Compromise on the cards at the Co-op Group

“Take my proposals in their entirety or you’re doomed.”  I am exaggerating Paul Myners’ ultimatum to the Co-operative Group’s Board on corporate governance reform earlier this year, but only slightly.

We now know that Myners’ proposal for a Co-op Group board full of the usual sort of independent non-executive directors is likely to be sweetened by a small number of places left open for representatives of ‘ordinary’ members (… as I predicted here at the time of the Co-op Group’s AGM).  Whether a handful of ‘democrats’ can adequately prevent the Group for heading off in the same direction as all those building society boards notionally accountable to their members is debateable, but my prediction this time is that the compromise will be accepted.

What’s disappointing is that the presence of ‘ordinary’ people on the Co-op Board’s has been seen (pace Myners) as a problem.  It could and should be seen as just the opposite – as potentially giving the Group a competitive business edge over non-cooperative competitors.  (Admittedly, I accept that that word ‘potentially’ is necessary in this assertion).

I think we can now start to make an early assessment of Myners’ contribution to the Group during his short time on the Board. I fear that my verdict would be a negative one. I think Myners was too hidebound by his experience of traditional finance sector Boards and their way of doing corporate governance, and too autocratic in the way he approached his task at the Group.  This is a pity: a leader with more sensitivity to cooperative heritage and culture could have led the movement towards taking a historically momentous step towards a more accountable and democratic way of operating.


Governance and democracy in the Co-operative Group

Friday’s conference in Manchester, Ways forward for the Co-op Movement, was well attended and valuable, I thought.  I have just filed a piece about it for the Guardian’s Social Enterprise pages, and will draw your attention to it when it appears.  Well done to Co-operative Business Consultants for organising the day.

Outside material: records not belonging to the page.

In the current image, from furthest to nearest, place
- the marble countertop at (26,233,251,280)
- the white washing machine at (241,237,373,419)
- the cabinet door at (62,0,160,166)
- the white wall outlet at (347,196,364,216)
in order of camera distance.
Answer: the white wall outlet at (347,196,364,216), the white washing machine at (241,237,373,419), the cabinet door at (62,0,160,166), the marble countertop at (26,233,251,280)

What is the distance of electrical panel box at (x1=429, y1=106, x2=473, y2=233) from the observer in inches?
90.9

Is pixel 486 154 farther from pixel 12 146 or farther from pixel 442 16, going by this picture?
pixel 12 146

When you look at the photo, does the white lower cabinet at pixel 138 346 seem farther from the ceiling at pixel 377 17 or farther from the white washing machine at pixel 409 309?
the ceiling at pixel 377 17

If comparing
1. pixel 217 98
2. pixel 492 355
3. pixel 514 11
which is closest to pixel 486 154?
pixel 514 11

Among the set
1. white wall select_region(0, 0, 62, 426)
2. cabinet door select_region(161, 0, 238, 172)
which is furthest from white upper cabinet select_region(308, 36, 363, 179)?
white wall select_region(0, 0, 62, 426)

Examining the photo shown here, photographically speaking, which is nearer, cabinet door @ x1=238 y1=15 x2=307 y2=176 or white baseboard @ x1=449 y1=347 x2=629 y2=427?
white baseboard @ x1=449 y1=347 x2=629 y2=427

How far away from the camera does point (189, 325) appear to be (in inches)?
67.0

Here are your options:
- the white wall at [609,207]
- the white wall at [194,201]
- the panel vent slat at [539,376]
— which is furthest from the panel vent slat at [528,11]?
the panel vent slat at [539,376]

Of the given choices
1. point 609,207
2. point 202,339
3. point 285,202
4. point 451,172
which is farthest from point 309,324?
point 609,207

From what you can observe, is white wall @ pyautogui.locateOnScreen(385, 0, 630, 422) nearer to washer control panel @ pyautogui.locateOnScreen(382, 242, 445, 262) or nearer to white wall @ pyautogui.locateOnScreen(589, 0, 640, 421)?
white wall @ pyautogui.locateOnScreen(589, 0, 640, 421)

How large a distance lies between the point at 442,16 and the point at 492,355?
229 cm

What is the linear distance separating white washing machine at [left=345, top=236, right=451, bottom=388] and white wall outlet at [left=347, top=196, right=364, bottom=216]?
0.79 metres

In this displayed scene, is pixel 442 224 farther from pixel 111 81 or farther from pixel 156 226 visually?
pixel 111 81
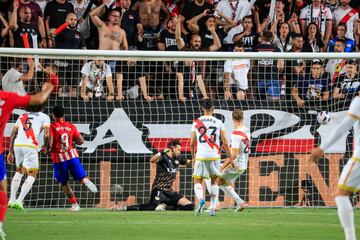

There was much discussion at Manchester of ways to improve the Co-operative Group’s governance and internal democracy including a number of quite radical ideas. It’s perhaps worth mentioning, therefore, that last Thursday (the day before the conference) saw the terms of reference published for the corporate governance enquiry which the Group itself has commissioned,  chaired by Lord Myners. You’ll find the press statement here.

Myners will be looking first at the Board structure, before moving on to consider ways to strengthen links with members.  Some people at Manchester thought that this is a back-to-front way of doing things:  shouldn’t you begin with member democracy, they asked?  So Myners’ eventual recommendations may well be contested territory.

My prediction on what is likely to emerge from Myners includes (a) a smaller Group Board (generally considered a good idea) and (b) much more use of non-elected non-executive directors, an altogether more controversial proposal.

I have argued before that,  following the Bank crisis last year, we’ve seen a growing attack (led by some MPs and some newspapers) on the very idea of cooperatives as member-controlled businesses.  Potentially the coop movement could be at risk of losing not just its Bank but the very core of its being.  The  Myners enquiry is as important as that.